▶ WORK REQUIRED:
Repeat the records exactly, minus the pictures.

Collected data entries
########

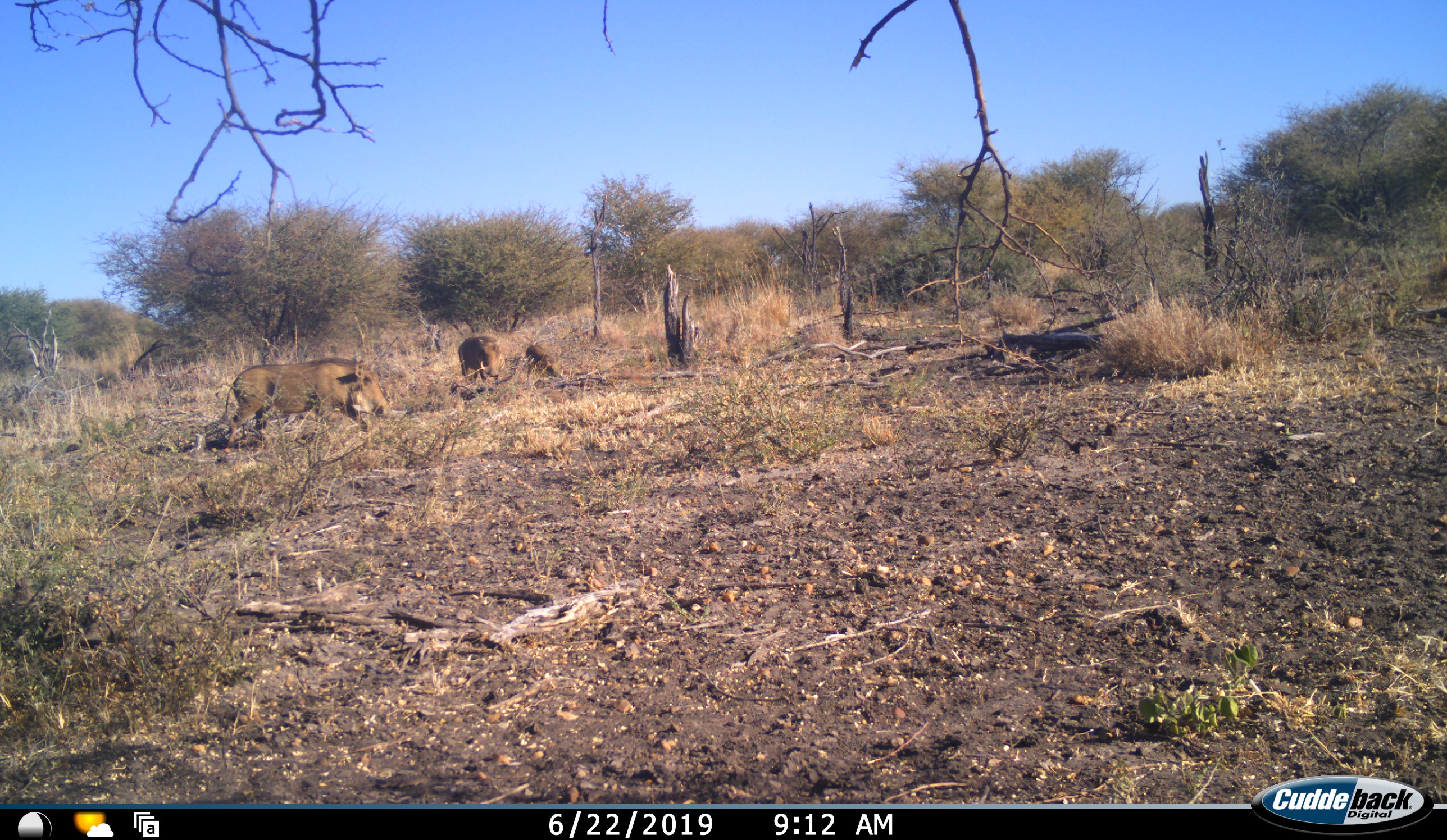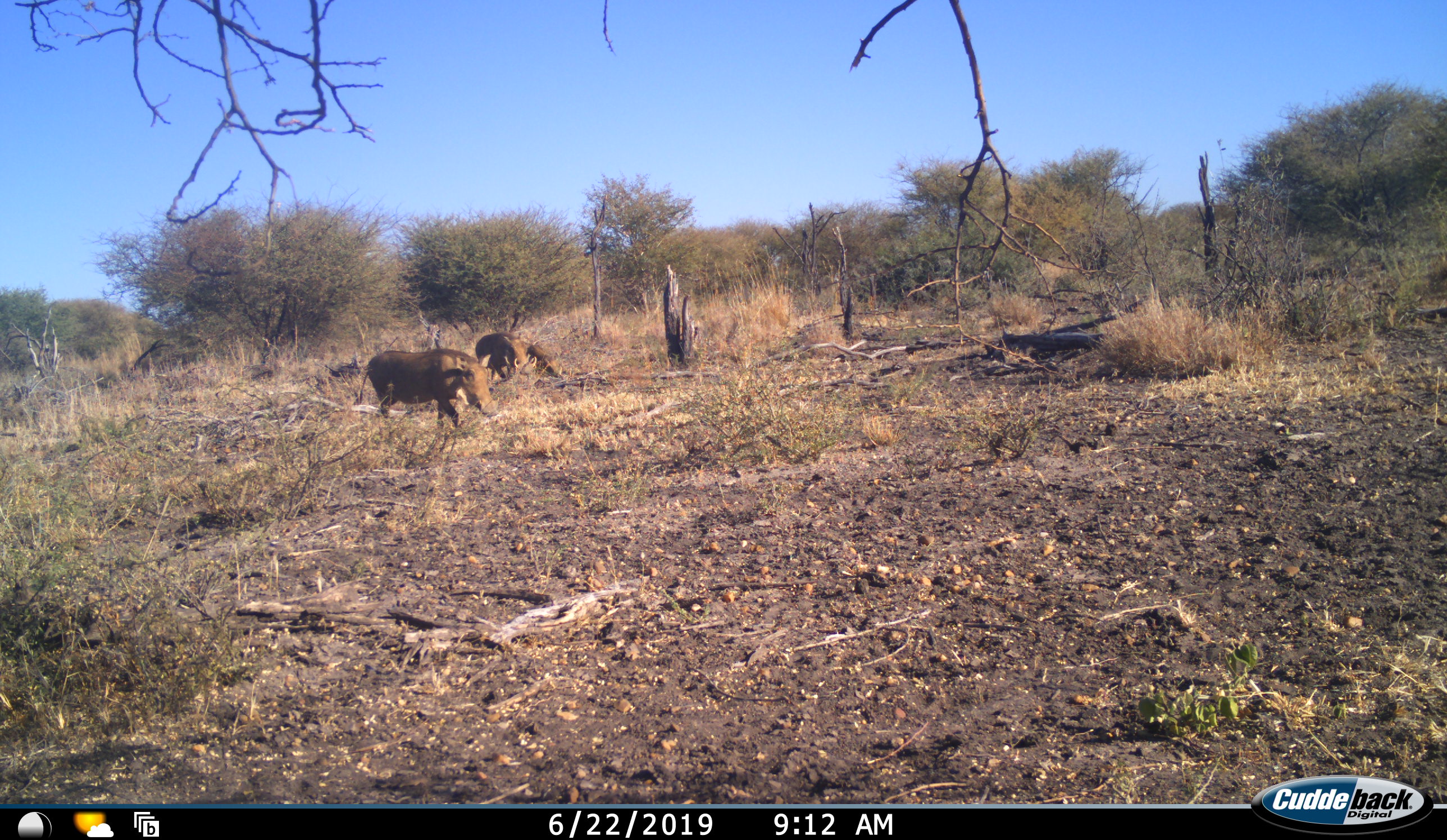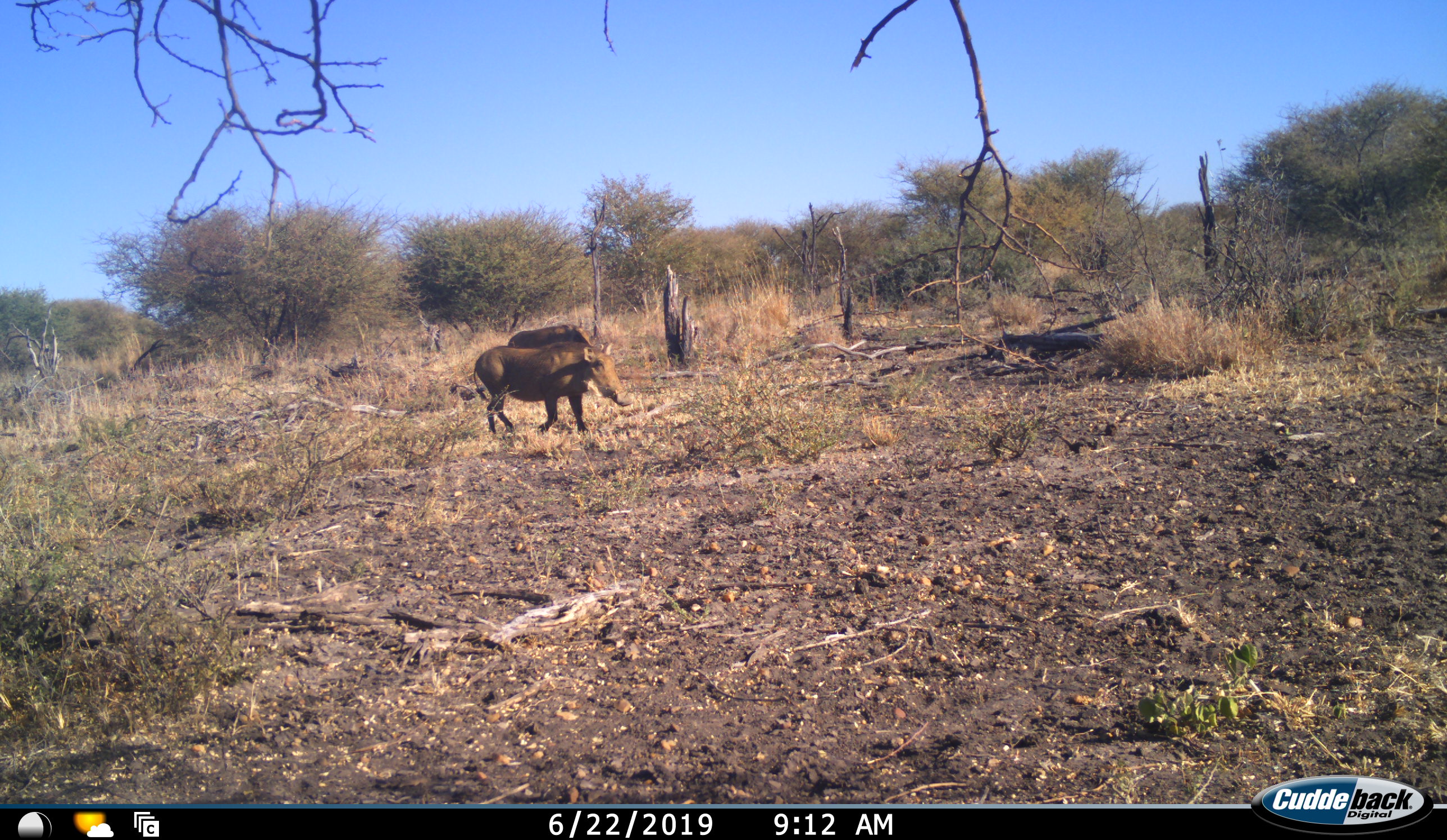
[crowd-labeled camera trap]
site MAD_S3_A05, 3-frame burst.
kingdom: Animalia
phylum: Chordata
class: Mammalia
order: Artiodactyla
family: Suidae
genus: Phacochoerus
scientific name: Phacochoerus africanus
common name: warthog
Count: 3.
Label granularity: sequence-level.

########

▶ TASK OUTPUT:
[crowd-labeled camera trap]
site MAD_S3_A05, 3-frame burst.
kingdom: Animalia
phylum: Chordata
class: Mammalia
order: Artiodactyla
family: Suidae
genus: Phacochoerus
scientific name: Phacochoerus africanus
common name: warthog
Count: 3.
Label granularity: sequence-level.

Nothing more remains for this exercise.